На повороте серебристую машину Спира занесло, и она чуть не вылетела на левую обочину. Я увидел, как она вдруг на мгновение замерла, точно птица в полете, услышал отчаянный скрип тормозов. Через шоссе бежала крохотная фигура в юбке, совсем черная в лучах фар. Она остановилась на середине лицом к идущей юзом машине, что-то сжимая в руке. Из этого чего-то вырвался огонь. Машина сбила ее, прежде чем я услышал выстрел, и проехала еще шагов сто.
Мы добрались до нее раньше Спира. Фергюсон опустился на колени рядом с ней и потрогал её разбитую голову.
Рысцой подбежал Спир, снимая на ходу очки.

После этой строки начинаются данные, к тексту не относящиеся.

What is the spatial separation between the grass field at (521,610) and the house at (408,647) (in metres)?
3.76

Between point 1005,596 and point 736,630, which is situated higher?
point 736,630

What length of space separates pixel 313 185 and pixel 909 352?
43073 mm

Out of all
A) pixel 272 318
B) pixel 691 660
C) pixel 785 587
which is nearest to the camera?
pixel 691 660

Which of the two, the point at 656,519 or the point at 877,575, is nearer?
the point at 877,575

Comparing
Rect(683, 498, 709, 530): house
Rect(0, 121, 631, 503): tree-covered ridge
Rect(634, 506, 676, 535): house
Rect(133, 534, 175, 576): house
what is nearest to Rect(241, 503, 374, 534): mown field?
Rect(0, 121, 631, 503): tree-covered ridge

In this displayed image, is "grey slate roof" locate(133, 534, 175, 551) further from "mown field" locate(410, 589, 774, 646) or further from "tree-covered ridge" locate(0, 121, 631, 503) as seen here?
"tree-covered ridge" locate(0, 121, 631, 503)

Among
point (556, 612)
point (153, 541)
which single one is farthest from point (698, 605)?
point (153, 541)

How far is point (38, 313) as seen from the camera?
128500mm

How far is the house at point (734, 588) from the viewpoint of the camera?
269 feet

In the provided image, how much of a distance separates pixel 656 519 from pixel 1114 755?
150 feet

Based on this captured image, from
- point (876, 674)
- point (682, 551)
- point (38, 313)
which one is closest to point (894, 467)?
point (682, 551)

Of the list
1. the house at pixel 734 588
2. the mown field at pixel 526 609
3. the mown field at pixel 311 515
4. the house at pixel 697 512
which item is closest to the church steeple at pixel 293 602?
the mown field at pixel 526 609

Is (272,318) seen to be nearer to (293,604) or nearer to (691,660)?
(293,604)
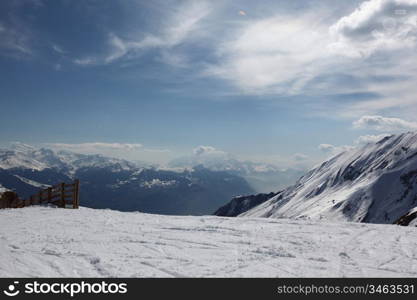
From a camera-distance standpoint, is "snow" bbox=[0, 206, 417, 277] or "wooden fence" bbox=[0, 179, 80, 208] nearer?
"snow" bbox=[0, 206, 417, 277]

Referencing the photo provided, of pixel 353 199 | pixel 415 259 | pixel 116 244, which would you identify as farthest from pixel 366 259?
pixel 353 199

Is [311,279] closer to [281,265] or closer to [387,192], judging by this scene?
[281,265]

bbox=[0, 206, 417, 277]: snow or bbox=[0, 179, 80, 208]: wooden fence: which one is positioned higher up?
bbox=[0, 179, 80, 208]: wooden fence

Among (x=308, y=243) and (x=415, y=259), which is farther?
(x=308, y=243)

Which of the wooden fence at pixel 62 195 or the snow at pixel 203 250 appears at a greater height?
the wooden fence at pixel 62 195

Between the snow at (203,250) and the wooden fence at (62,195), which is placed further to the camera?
the wooden fence at (62,195)

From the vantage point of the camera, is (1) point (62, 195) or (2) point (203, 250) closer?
(2) point (203, 250)

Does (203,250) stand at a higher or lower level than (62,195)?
lower

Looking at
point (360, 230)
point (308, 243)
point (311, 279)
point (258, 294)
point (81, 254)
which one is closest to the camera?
point (258, 294)
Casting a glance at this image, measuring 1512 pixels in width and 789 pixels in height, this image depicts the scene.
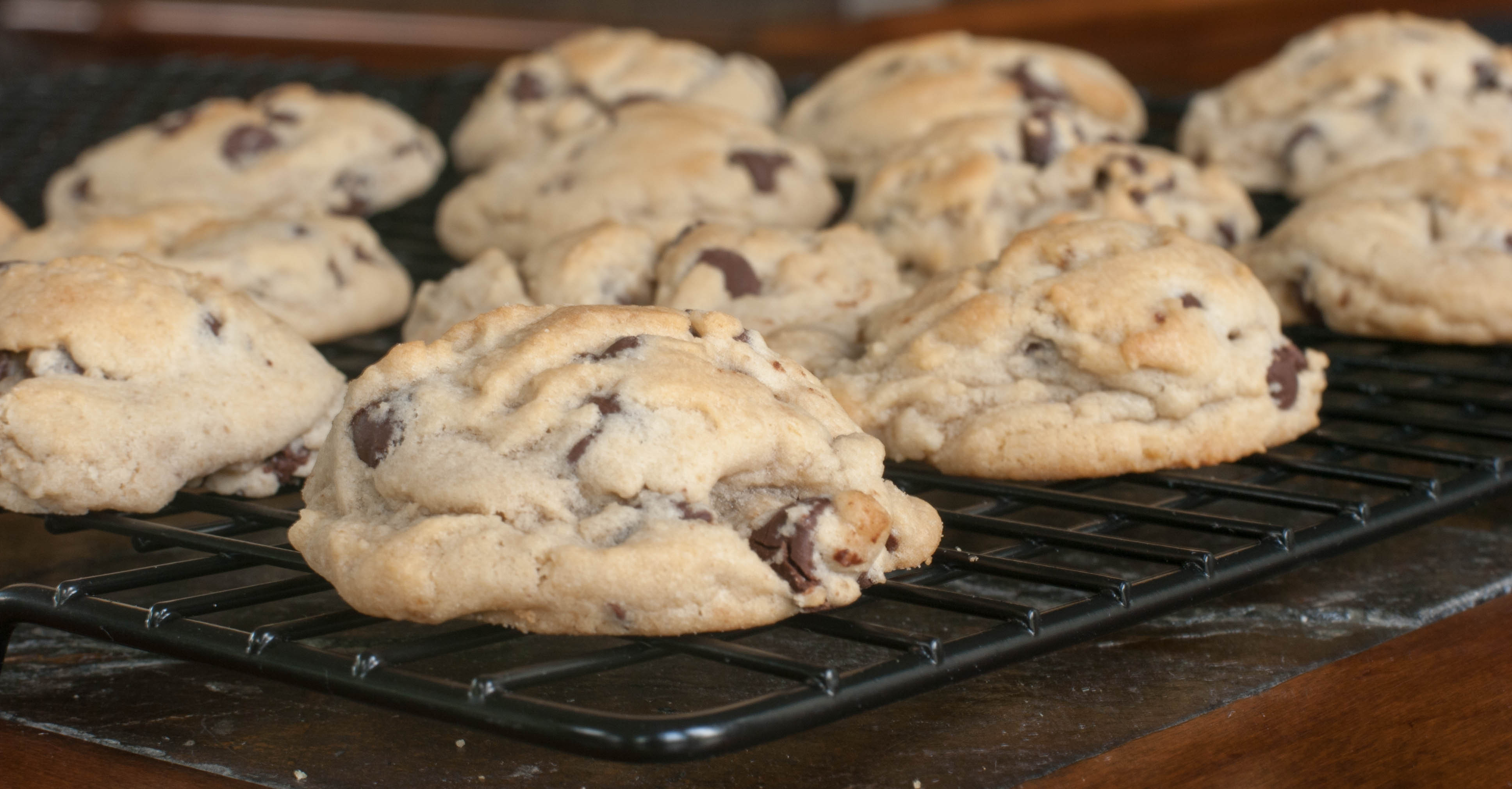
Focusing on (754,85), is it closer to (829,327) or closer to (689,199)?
(689,199)

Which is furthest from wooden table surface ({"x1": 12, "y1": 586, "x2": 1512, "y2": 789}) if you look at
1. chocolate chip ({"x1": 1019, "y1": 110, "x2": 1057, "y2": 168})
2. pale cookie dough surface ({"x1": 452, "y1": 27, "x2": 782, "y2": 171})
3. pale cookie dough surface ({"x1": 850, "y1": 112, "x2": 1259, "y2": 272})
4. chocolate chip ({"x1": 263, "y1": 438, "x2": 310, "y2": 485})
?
→ pale cookie dough surface ({"x1": 452, "y1": 27, "x2": 782, "y2": 171})

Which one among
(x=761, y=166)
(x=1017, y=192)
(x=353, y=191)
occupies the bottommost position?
(x=353, y=191)

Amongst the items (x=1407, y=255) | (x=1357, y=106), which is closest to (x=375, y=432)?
(x=1407, y=255)

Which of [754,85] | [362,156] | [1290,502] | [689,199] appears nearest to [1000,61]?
[754,85]

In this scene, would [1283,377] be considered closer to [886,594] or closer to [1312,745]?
[1312,745]

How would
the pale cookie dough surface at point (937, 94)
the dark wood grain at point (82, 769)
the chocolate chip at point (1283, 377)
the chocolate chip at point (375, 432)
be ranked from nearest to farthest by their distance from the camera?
the dark wood grain at point (82, 769) < the chocolate chip at point (375, 432) < the chocolate chip at point (1283, 377) < the pale cookie dough surface at point (937, 94)

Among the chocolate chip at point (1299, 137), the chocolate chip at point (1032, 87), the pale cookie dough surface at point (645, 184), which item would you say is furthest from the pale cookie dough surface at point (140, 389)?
the chocolate chip at point (1299, 137)

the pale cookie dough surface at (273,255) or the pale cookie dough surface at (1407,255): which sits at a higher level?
the pale cookie dough surface at (1407,255)

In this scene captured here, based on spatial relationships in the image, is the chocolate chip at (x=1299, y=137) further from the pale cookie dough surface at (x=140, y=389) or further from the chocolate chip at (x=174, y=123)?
the chocolate chip at (x=174, y=123)
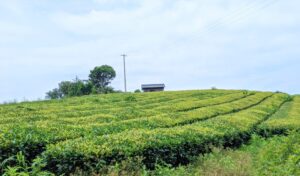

- Это случайность! Вы же видели, она выскочила на дорогу. Она стреляла в меня. Я старался её объехать, но не удалось. Ты свидетель, Билл.
Глаза у него были черными, как газетный заголовок. Он вцепился мне в плечо, что-то бормоча. Кругом собирались люди, словно марсиане, упавшие с пронзенного неба.
Фергюсон обнял мертвую.
- Кто она? Вы её знаете? - спросил кто-то.
Он посмотрел на марсиан и на их небо. По телу его внезапно пробежала дрожь, невольная и свирепая, как спазм, давший ей жизнь.
- Она моя дочь, - сказал он громко. - Моя дочь Хильда.
Дорожный патруль нашел револьвер в кювете. Это был револьвер Гейнса. Три камеры в барабане оказались пустыми, в трех были патроны. Зубной врач в Сан-Антонио опознал обгорелую челюсть, которую Уиллс откопал на пожарище. По пломбам, поставленным в прошлом мае пациенту Ларри Граймсу. Это имя значилось на медицинской карте и на рентгеновских снимках.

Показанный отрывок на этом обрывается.